Lemma 10.134.16 (00S6)—The Stacks project

Lemma 10.134.16. Let $R \to S$ be a ring map of finite type. Let $g \in S$. For any presentations $\alpha : R[x_1, \ldots , x_ n] \to S$, and $\beta : R[y_1, \ldots , y_ m] \to S_ g$ we have

\[ (I/I^2)_ g \oplus S^{\oplus m}_ g \cong J/J^2 \oplus S_ g^{\oplus n} \]

as $S_ g$-modules where $I = \mathop{\mathrm{Ker}}(\alpha )$ and $J = \mathop{\mathrm{Ker}}(\beta )$.

Proof. Let $\beta ' : R[x_1, \ldots , x_ n, x] \to S_ g$ be the presentation of Lemma 10.134.12 constructed starting with $\alpha $. Then we know that $\mathop{N\! L}\nolimits (\alpha ) \otimes _ S S_ g$ is homotopy equivalent to $\mathop{N\! L}\nolimits (\beta ')$. We know that $\mathop{N\! L}\nolimits (\beta )$ and $\mathop{N\! L}\nolimits (\beta ')$ are homotopy equivalent by Lemma 10.134.2. We conclude that $\mathop{N\! L}\nolimits (\alpha ) \otimes _ S S_ g$ is homotopy equivalent to $\mathop{N\! L}\nolimits (\beta )$. Finally, we apply Lemma 10.134.15. $\square$

Comments (3)

Comment #7436 by nkym on June 20, 2022 at 23:36

The result for a single choice of $\alpha$ and $\beta$ seem to yield not the result for the general case, but a similar isomorphism with more $S_g$ added than $m$ or $n$ .

Comment #7441 by Johan on June 21, 2022 at 11:34

Good catch!

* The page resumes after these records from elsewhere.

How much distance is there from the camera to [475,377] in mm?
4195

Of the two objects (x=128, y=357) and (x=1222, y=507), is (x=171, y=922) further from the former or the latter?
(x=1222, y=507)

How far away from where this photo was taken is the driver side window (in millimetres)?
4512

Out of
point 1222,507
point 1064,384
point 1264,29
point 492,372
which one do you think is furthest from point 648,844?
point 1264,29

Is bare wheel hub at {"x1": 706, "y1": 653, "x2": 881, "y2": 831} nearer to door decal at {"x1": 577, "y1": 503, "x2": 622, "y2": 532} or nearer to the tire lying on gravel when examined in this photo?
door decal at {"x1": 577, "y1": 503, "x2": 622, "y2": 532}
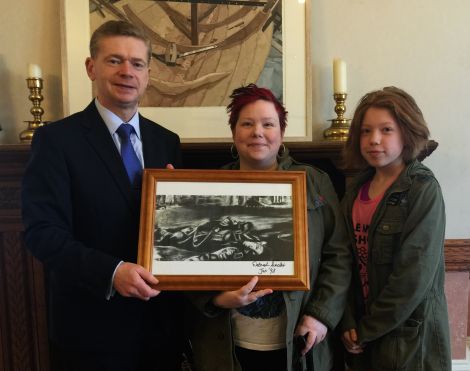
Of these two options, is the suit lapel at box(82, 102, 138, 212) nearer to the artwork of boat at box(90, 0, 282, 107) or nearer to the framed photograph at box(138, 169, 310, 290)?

The fix is as follows. Let $\beta' : R[x_1, \ldots, x_n, x] \to S_g$ be the representation given in Lemma 10.134.12 using $\alpha$ . Then we know that $NL(\alpha) \otimes_B B_g$ is homotopy equivalent to $NL(\beta')$ . We know that $NL(\beta)$ and $NL(\beta)$ are homotopy equivalent by Lemma 10.134.2. Hence we see that $NL(\alpha) \otimes_B B_g$ and $NL(\beta)$ are homotopy equivalent. Finally, we apply Lemma 10.134.14.

Comment #7598 by Stacks Project on August 13, 2022 at 18:29

Thanks. Fixed here.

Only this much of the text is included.